A second post related to our Export Control Reform (ECR) and the National Export Initiative (NEI) presentation. We’ll take a break from this next week to discuss a recent OFAC guidance, but then you can look forward to several more related to these two programs.
Woo hoo! A new license exception has been announced! For a few of you, today was an exciting day as the BIS unveiled the new Strategic Trade Authorization license exception. For those of you wondering what the heck we are talking about, STA is a new license exception that was proposed as part of the Export Control Reform Initiative, which has an end goal of making the US more competitive in the global market and making it easier to do business with US companies.
STA permits unlicensed exports of many items on the CCL to countries that pose little risk of unauthorized diversion, assuming those US exporters and non-US recipients comply with certain requirements. Unfortunately, between the time the proposal was published in December and the final ruling unveiled today, the scope was limited significantly and the number of individual license reductions may not be as significant as originally anticipated. However, it is still a step in the right direction.
For those of you that find this new exception helpful and have decided it is something you want to adopt in your organization, eventually you will need to think about how you want STA to be represented in your GTS system. From a technical perspective, here are a few things to consider:
- License type – When you define the new license type, you will need to consider what rules you want included (e.g., partner, ECCN, and country)
- License master data – Setting up your license masters may take some time and quite a bit of thought by your compliance team. What can be expired from your old licenses that can now be incorporated into STA? Which of your customers (business partners) are relevant for this new license exception? Which ECCNs in your product catalog are applicable for you?
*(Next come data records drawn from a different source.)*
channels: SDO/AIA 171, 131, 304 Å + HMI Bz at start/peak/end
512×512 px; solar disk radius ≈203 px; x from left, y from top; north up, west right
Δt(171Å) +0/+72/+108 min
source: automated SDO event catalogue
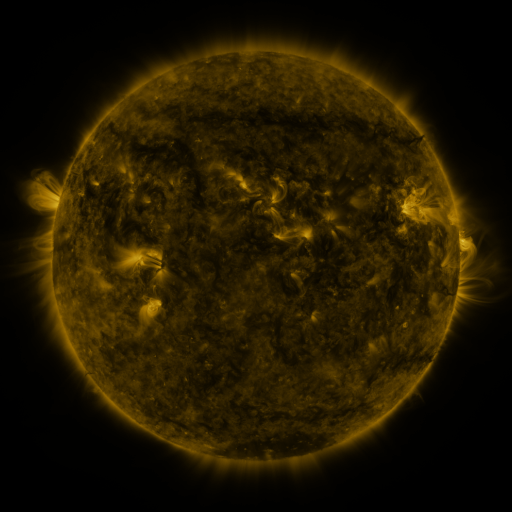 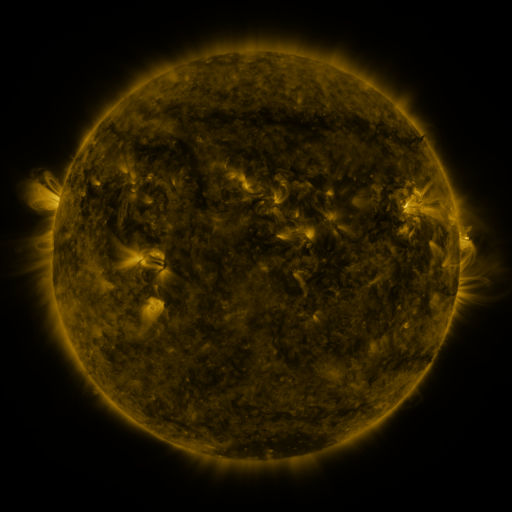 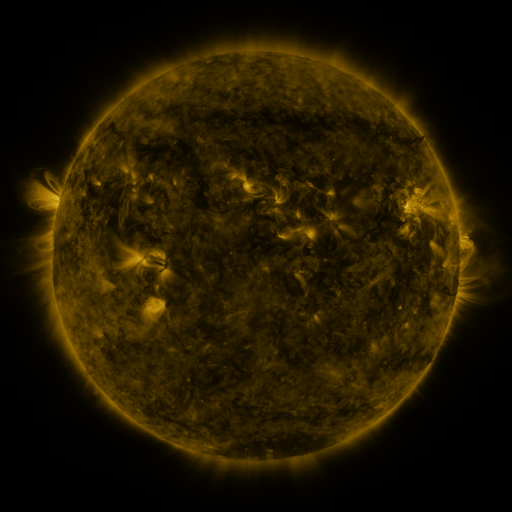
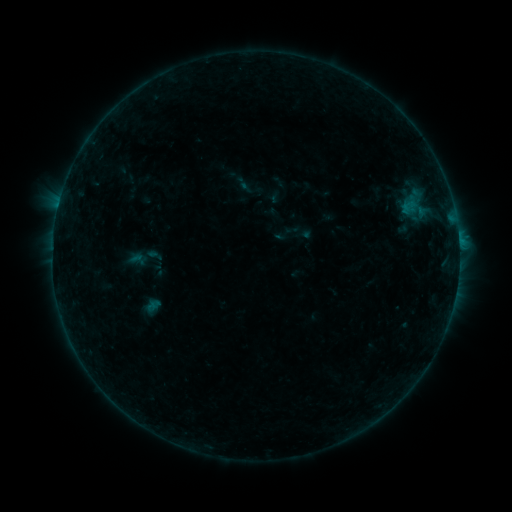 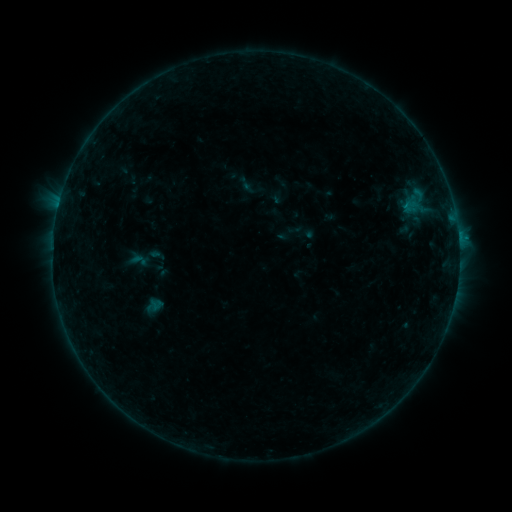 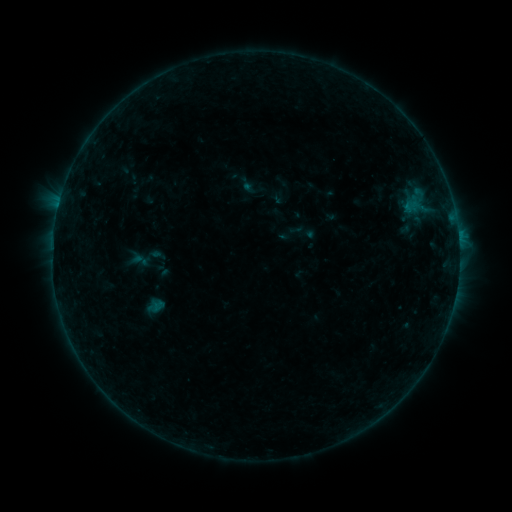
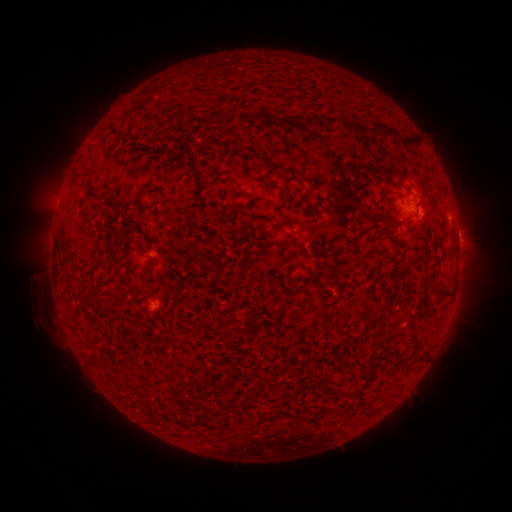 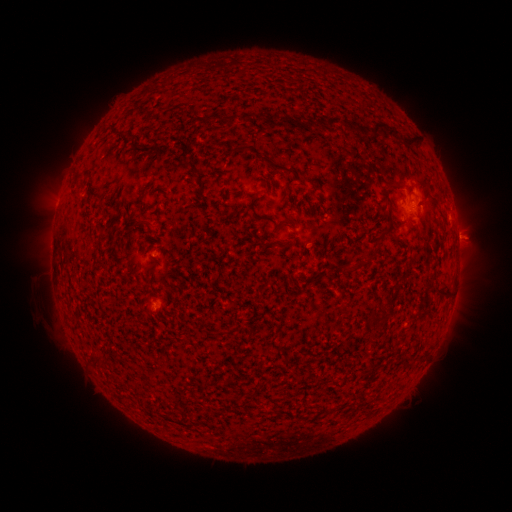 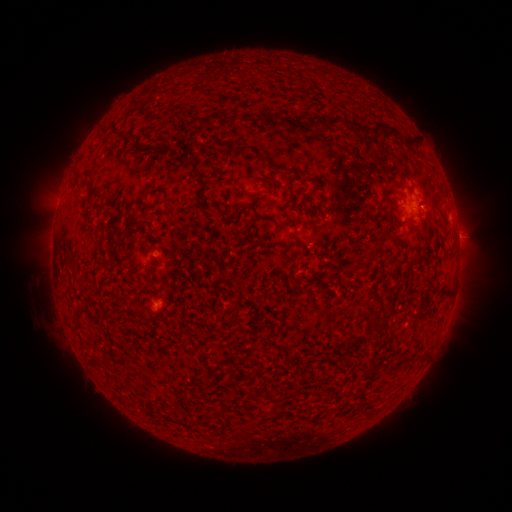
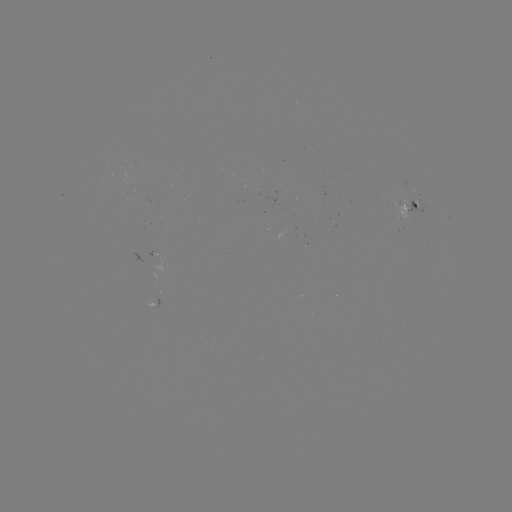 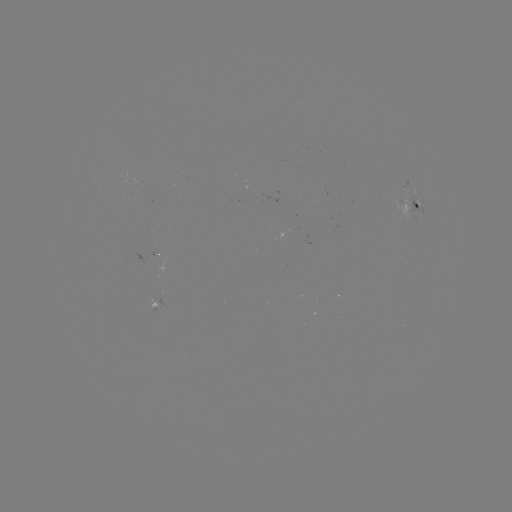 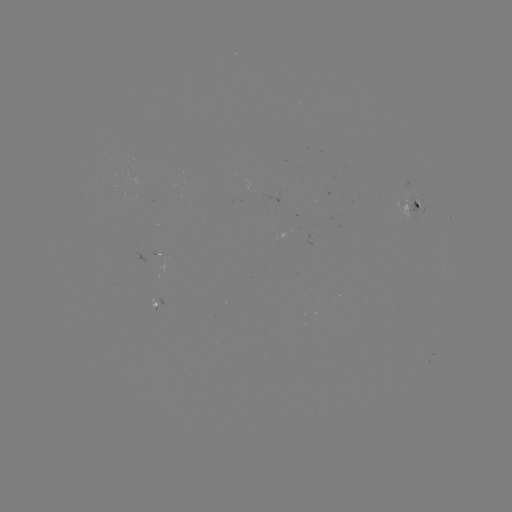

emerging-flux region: (303, 232, 316, 247)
- Determination strategy – This is the baby step that is often forgotten until you get that first blocked document. Remember to add your STA entry to your license determination strategy.
- Destination Control Statement – STA requires a special destination control statement. Depending on how your DCS gets printed on your Commercial Invoice, the programming of your invoice will most likely need to be adjusted.
- EEI Filings – The STA code is not yet in the AES system, but it will be modified soon to accept a new value. Once that value is announced, you will need to update your license type configuration with the new export license code that represents STA.
The technical set up we’ve talked about above is probably the easiest consideration when doing your analysis of adopting STA in your organization. The tricky part is fully understanding the old to the new mapping that needs to take place and identifying what needs to be retired in your existing set up.